-- Фрагмент для чтения --
┌──

100 лекций о русской литературе ХХ века - Быков Дмитрий. Страница 31
Вот это абсолютное перевоплощение в плясунью из фургона бродячих циркачей, эта замечательная, двумя штрихами данная портретность: «Как мой китайский зонтик красен, натёрты мелом башмачки!» – это тоже стало одним из паролей «Цеха поэтов». Всегда, когда кто-то появлялся с зонтиком, это произносилось. Это у Ахматовой невероятно естественно, органично, она совершенно не зациклена на собственных переживаниях и собственной биографии, она легко меняет маски, то переодевается в костюм маркизы XVIII века, то принимает позу жертвы чужой похоти: «Муж хлестал меня узорчатым вдвое сложенным ремнём…» Гумилёв ненавидел эти стихи, говорил, что из-за них о нём распространяются самые грязные сплетни. Но при всём при этом ахматовское искусство применять, примерять разные маски – в природе Серебряного века, потому что Серебряный век был непрерывным карнавалом. Там были авторы, которые от собственного лица вообще ничего написать не могли, такие как Черубина де Габриак, Елизавета Васильева. Она могла писать или от лица полубезумной ревностной католички, которая прячется от людей, либо от лица китайской монахини-странницы, либо даже от мужского лица (были у неё попытки). Но от лица Лизы Васильевой она ничего написать не могла. И это удивительная черта Серебряного века.
Я скажу почему, хотя до сих пор об этой ролевой стратегии, на мой взгляд, нет исчерпывающих работ. Почему это так происходит, почему им всегда проще говорить от кого-то другого? Я думаю, это вообще нормальное свойство модернизма, потому что модерн – это всегда преодоление своей личной, частной человеческой ограниченности. Нет меня – нет и смерти, нет и личных проблем. Модерн всегда преодолевает автора, автор всегда прячется. Поэтому великое искусство Ахматовой, Васильевой, отчасти, безусловно, Кузмина – это умение примерять разные личины и в этих личинах существовать. Такого поэта невозможно унизить, потому что он всегда прячется. Конечно, Серебряный век – преодоление человека, своей человеческой ограниченности, и в этом, может быть, и заключена главная польза, главная правда модерна. Я всегда не здесь, а где я – непонятно.
Истинная Ахматова, конечно, в величавой лаконичности. Она всегда умела сказать очень коротко. Стихи и здесь короткие, но, надо сказать, жидковатые. В них ещё второго смысла, второго дна, как правило, нет. В них огромное количество лирических штампов, но почему мы так любим эту книжку? Почему на самом деле из всех книг Ахматовой она вызывает, что ли, наибольшее читательское умиление? На это довольно легко ответить. Ахматова, в общем, всегда немного подавляет читателя своей величавостью. Невзирая на своё бесстыдство, на бесстыдство своей постоянной неправоты, она всё время намекает: «Да, я очень плохая, но вы будете меня терпеть и любить». «Какая есть. Желаю вам другую», – сказала она, причем в подтексте, конечно, – «Других таких не бывает». Вот этого в «Вечере» ещё нет. «Вечер» – это ещё книга, написанная пусть не начинающим («кто начал, тот не начинающий»), но ещё робеющим, ещё не утвердившимся в своём величии поэтом. Поэтому она так бесконечно трогательна.

└──

-- Сохранённые строки --
┌──

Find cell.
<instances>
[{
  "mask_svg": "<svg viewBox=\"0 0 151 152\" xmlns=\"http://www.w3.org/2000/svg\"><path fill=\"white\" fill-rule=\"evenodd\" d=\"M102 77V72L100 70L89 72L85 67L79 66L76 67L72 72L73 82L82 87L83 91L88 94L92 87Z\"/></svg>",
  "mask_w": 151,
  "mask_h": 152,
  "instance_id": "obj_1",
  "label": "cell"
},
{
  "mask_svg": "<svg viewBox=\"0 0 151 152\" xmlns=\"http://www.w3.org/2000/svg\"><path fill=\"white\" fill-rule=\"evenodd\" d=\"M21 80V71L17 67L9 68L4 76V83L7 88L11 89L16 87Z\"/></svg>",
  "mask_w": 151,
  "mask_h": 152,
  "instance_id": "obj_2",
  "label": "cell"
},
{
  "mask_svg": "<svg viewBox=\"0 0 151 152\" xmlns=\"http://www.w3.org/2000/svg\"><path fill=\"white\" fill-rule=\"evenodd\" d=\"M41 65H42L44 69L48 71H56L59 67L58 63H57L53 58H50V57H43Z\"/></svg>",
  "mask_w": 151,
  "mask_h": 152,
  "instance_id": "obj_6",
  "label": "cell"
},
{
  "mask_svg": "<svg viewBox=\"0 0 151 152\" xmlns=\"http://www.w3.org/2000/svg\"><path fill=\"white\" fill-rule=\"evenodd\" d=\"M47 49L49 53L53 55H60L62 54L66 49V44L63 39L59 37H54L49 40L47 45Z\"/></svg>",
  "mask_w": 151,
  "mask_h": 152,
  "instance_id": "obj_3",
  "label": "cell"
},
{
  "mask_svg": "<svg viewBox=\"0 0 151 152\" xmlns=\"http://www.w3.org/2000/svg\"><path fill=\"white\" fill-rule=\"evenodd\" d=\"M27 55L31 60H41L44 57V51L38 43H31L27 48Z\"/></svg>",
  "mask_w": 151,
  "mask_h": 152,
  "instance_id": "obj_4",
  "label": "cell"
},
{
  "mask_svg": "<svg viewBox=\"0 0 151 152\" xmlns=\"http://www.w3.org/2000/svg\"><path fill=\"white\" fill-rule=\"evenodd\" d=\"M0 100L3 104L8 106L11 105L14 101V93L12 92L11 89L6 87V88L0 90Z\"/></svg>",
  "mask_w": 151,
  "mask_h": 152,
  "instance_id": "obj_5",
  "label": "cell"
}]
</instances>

└──

Перепишите слово в слово ту часть фрагмента об Ахматовой, которая открывается словами «Я скажу почему, хотя» и завершается словами «я – непонятно.». Эти строки к фрагменту никакого отношения не имеют.

-- Письменный ответ --
Я скажу почему, хотя до сих пор об этой ролевой стратегии, на мой взгляд, нет исчерпывающих работ. Почему это так происходит, почему им всегда проще говорить от кого-то другого? Я думаю, это вообще нормальное свойство модернизма, потому что модерн – это всегда преодоление своей личной, частной человеческой ограниченности. Нет меня – нет и смерти, нет и личных проблем. Модерн всегда преодолевает автора, автор всегда прячется. Поэтому великое искусство Ахматовой, Васильевой, отчасти, безусловно, Кузмина – это умение примерять разные личины и в этих личинах существовать. Такого поэта невозможно унизить, потому что он всегда прячется. Конечно, Серебряный век – преодоление человека, своей человеческой ограниченности, и в этом, может быть, и заключена главная польза, главная правда модерна. Я всегда не здесь, а где я – непонятно.